##### TEXT BLOCK

Manuel Llinás, professor of biochemistry and molecular biology and of chemistry has been selected as one of six Penn State faculty members to receive the 2021 Faculty Scholar Medals for Outstanding Achievement.
Established in 1980, the award recognizes scholarly or creative excellence represented by a single contribution or a series of contributions around a coherent theme. A committee of peers reviews nominations and selects candidates.
Nominators said Llinás has an accomplished record of malaria research that has led to major advances in global health. By continuous pioneering efforts and innovations in the field, nominators said, he has “positioned himself as a visible and effective leader.”
Llinás’ research hits home on several fronts. In 2014, he made a seminal discovery on the molecular mechanisms that drive the life cycle of the malaria parasite. This discovery offers novel opportunities for the development of a desperately needed malaria vaccine. The World Health Organization reports that more than 400,000 people die annually from malaria, two-thirds of whom are under the age of 5.
This research unveiled a fundamental link in the understanding of developmental biology for malaria because it demonstrated how the parasite commits to a sexual cycle. The parasite forms both sexual and asexual stages inside humans. The “sexual stage” parasites are what is transmitted to mosquitos, which then pass the parasite (via a mosquito bite) to the next human host.
More recently, he and his research group published follow-up studies that identified the exact targets and mechanisms for this master regulator. Specifically, Llinás identified the program guiding the development of a small number of cells capable of being transmitted to mosquitoes. Experts say a transmission-blocking vaccine could be used to halt the spread of malaria.
“This work required the technical innovation that Dr. Llinás is known for, including new and powerful DNA sequencing and transcriptomics techniques,” a nominator said.
As part of the Malaria Drug Accelerator (MalDA) consortium funded in part by the Bill and Melinda Gates Foundation, Llinás is also using his discoveries to identify new therapeutics for the disease. Researchers are seeking the most effective treatment that’s the least likely to develop drug resistance, a growing concern with current therapies.
Through Penn State’s Center for Infectious Disease Dynamics (CIDD) and the Huck Center for Malaria Research (CMaR), Llinás is leading research that explores all stages of the parasite life cycle. His approaches for understanding and combating the parasite dip into several disciplines including genomics, gene regulation, molecular parasitology, biochemistry and metabolomics.
“I have followed the career of Manuel Llinás closely over the past 12 years,” a nominator said. “I consider him among the top investigators worldwide who are studying the molecular and cellular biology of malaria parasites. This international field includes dozens of scientists, including major international program leaders who established their labs many years before Dr. Llinás even began his important work.”

##########
##### INFORMATION SUPPLIED

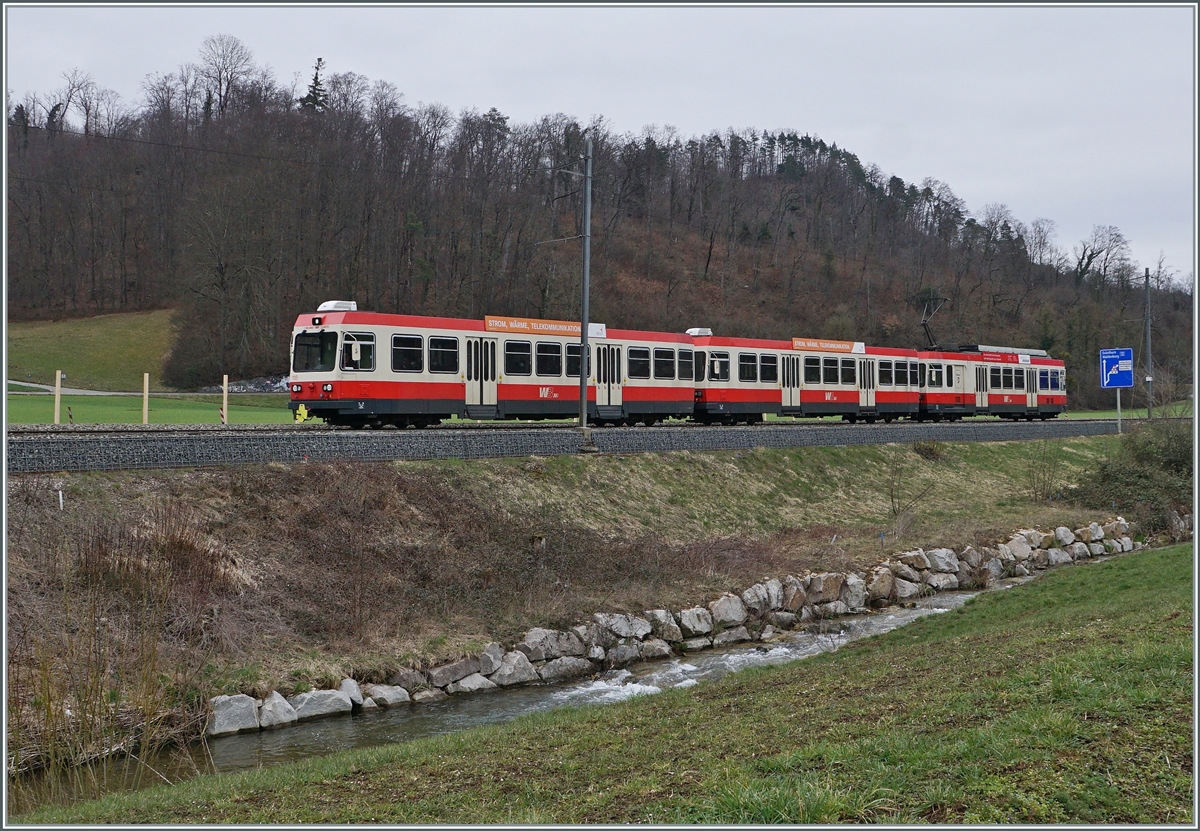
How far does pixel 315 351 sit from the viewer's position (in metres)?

##########

• [TASK INSTRUCTIONS]:
[a] In the article about Manuel Llinás, what year was the Faculty Scholar Medal award established?
[b] Write out the passage of the article about Manuel Llinás from "More recently, he" up to and including "with current therapies.", word for word.

• [OUTPUTS IN ORDER]:
[a] 1980

[b]
More recently, he and his research group published follow-up studies that identified the exact targets and mechanisms for this master regulator. Specifically, Llinás identified the program guiding the development of a small number of cells capable of being transmitted to mosquitoes. Experts say a transmission-blocking vaccine could be used to halt the spread of malaria.
“This work required the technical innovation that Dr. Llinás is known for, including new and powerful DNA sequencing and transcriptomics techniques,” a nominator said.
As part of the Malaria Drug Accelerator (MalDA) consortium funded in part by the Bill and Melinda Gates Foundation, Llinás is also using his discoveries to identify new therapeutics for the disease. Researchers are seeking the most effective treatment that’s the least likely to develop drug resistance, a growing concern with current therapies.